И однако же театральные краски давали себя знать и в спектакле Ж.-Л. Коше. То была театральность особого рода: условная, игровая, разлученная с правдой. Ею более всего отличалось сценическое поведе­ние Туанетты. Яростно постукивая каблучками, дородная Туанетта— Франсуаз Сенье хлопотливо прибирала комнату, смахивала пыль с мебе­ли, перестилала постель больного, обкладывала его со всех сторон подуш­ками, давала ему лекарство. И тут же учиняла с ним баталию, демонст­ративно сдувала ему в лицо пыль со щетки, за его спиной, ничуть не боясь разоблачения, молниеносно облачалась в костюм врача и прини­малась дурачить Аргана. Эти и другие трюки, очень чисто в техническом смысле выполненные, на бытовом фоне спектакля звучали резким дис­сонансом, но в них, тем не менее, можно было усмотреть влияние ши­роко принятой на французской сцене традиции, связанной еще с молье­ровской постановкой "Мнимого больного". Но один раз эта традиция засверкала в полную силу —

в работе Франсиса Пэррена, с заразительной увлеченностью и подкупающей наивностью сыгравшего роль юного То­ма Диафуаруса. С редкостным комическим напором, безбоязненно шар­жировал актер характерные черточки своего персонажа, придав им зна­чение идиотических причуд. И никто бы не удивился, если бы актер захо­тел воскресить трюки мольеровского спектакля, в котором в самый разгар хвалебной речи своего папаши Тома доставал из кармана съестное, сто­ловый прибор и как ни в чем не бывало принимался за завтрак.

В стилевой разобщенности "Мнимого больного" особое место за­нимал Арган Жака Шарона. Актер пытался сбалансировать быт и ус­ловность, правду и театральность, мобилизуя все свое незаурядное ар­тистическое обаяние и мастерство, стремился сгладить "острые углы" образа мольеровского "мнимого больного" непосредственностью и на­ивностью своего бытия на сцене. Однако такими ли уж мнимыми были болезни этого Аргана, надрывно кашлявшего, кряхтя нагибавшегося за оброненным платком, доходившего порой до истерики? И все-таки Ша­рон неизменно возвращал Аргана к доверчивому лукавству, с которым тот, например, под самым носом Туанетты утаскивал со стола и съедал яблоко, к покойной наивности, которая позволяла ему на равных бесе­довать с маленькой дочкой (эта сцена — лучшая у Шарона).

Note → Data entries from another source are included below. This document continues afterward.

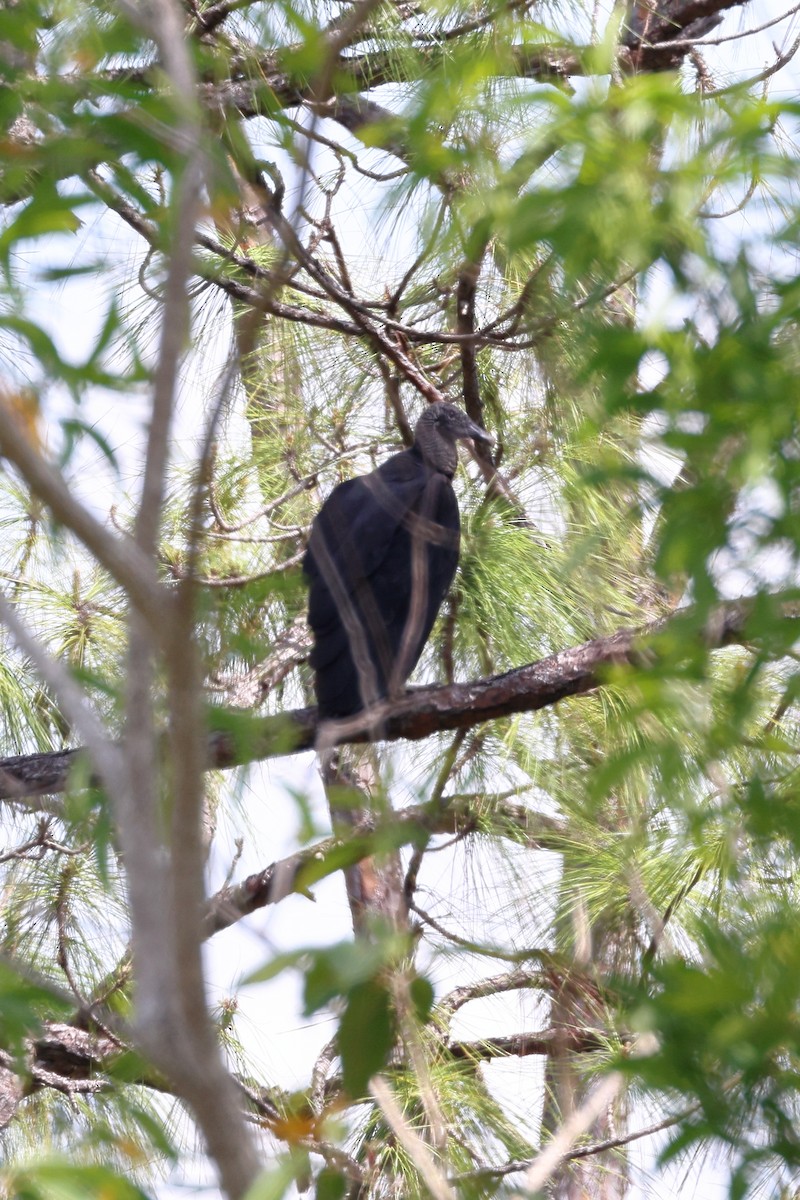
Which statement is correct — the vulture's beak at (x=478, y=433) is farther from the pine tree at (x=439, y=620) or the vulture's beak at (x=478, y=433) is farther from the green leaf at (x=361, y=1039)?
the green leaf at (x=361, y=1039)

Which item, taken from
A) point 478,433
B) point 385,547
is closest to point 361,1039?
Answer: point 478,433

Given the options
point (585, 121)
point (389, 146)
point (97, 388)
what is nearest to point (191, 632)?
point (97, 388)

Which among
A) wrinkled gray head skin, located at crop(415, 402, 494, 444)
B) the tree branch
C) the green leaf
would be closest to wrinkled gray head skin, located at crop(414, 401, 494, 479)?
wrinkled gray head skin, located at crop(415, 402, 494, 444)

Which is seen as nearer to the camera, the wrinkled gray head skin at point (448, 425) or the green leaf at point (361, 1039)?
the green leaf at point (361, 1039)

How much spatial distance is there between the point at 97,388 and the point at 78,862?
1.50 meters

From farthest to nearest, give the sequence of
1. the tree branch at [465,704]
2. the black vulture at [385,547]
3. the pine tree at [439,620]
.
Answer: the black vulture at [385,547] < the tree branch at [465,704] < the pine tree at [439,620]

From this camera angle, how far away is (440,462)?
226 cm

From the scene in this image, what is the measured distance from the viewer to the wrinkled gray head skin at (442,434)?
2143 mm

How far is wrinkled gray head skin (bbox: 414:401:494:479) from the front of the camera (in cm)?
214

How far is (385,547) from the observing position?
2357mm

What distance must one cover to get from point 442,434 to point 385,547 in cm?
26

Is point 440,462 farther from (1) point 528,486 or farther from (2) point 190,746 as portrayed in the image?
(2) point 190,746

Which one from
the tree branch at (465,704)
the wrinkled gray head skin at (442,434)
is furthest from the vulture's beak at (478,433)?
the tree branch at (465,704)

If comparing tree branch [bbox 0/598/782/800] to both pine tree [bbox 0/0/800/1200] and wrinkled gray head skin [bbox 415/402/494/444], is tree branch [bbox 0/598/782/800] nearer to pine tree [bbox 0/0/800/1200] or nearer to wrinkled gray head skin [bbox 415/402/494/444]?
pine tree [bbox 0/0/800/1200]
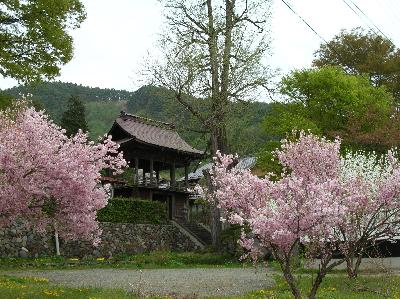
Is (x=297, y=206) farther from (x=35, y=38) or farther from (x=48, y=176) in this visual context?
(x=35, y=38)

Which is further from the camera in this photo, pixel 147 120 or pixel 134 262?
pixel 147 120

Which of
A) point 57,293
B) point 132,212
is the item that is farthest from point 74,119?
point 57,293

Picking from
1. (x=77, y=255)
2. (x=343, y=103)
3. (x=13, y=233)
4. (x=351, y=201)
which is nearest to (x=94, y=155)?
(x=351, y=201)

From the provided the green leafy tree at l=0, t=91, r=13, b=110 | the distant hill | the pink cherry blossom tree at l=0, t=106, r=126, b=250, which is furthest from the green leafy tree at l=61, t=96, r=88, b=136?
the pink cherry blossom tree at l=0, t=106, r=126, b=250

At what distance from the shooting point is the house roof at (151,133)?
122 feet

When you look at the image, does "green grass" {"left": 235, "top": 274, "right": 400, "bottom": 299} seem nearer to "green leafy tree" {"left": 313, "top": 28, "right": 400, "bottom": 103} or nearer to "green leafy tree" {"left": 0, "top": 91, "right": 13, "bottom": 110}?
"green leafy tree" {"left": 0, "top": 91, "right": 13, "bottom": 110}

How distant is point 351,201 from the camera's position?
9.02 meters

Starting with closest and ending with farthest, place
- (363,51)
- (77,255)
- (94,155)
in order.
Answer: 1. (94,155)
2. (77,255)
3. (363,51)

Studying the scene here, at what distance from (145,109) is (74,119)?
2841 cm

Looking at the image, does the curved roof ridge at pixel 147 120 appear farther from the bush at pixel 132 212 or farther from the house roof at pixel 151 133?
the bush at pixel 132 212

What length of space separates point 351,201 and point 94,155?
6.24 m

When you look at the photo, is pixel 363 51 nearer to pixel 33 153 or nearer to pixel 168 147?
pixel 168 147

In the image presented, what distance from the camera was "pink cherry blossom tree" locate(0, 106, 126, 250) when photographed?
11188mm

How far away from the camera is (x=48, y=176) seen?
11461 mm
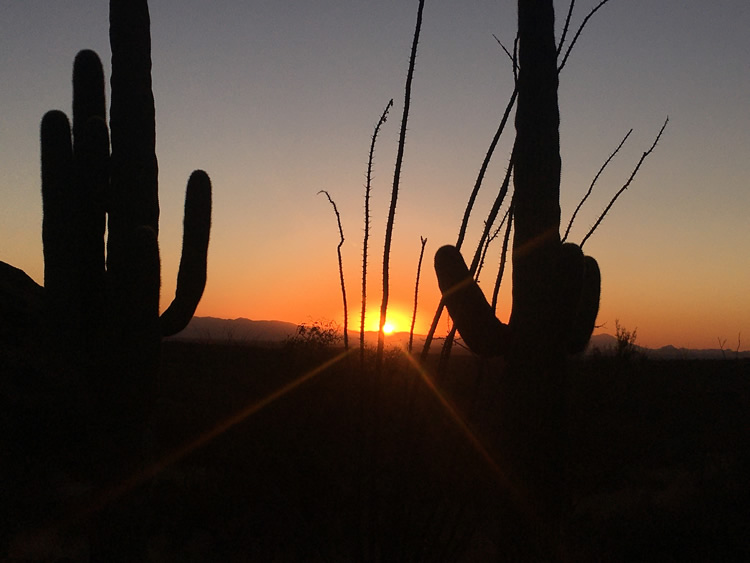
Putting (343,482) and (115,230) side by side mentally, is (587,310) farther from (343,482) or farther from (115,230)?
(343,482)

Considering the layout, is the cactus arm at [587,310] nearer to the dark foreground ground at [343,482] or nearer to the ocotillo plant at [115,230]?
the dark foreground ground at [343,482]

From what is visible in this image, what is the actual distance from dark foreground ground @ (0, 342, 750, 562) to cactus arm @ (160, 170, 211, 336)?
990 millimetres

Шарон иг­рал не самодура и эгоиста, а избалованного, капризного "гурмана бо­лезней", наделенного не в меру живым воображением, но и в самом де­ле больного. Его Арган — большое дитя, вся жизнь которого свелась к переживанию действительных и смакованию мнимых недугов. Первые заставляли сочувствовать герою Шарона, вторые разрешали над ним смеяться. Естественно, на раскрытие сложного психологического явле­ния Арган этого спектакля претендовать не мог, да и не претендовал. Но при всем том бесспорной правдой внутренней жизни, стихийной наив­ностью герой Шарона невольно заставлял вспомнить Аргана Стани­славского, к которому созданный образ, вероятно, относился как этюд к завершенной композиции.

Лучшие качества дарования Шарона-актера сказались и в его поста­новке "Тартюфа", явившейся самым интересным спектаклем гастролей.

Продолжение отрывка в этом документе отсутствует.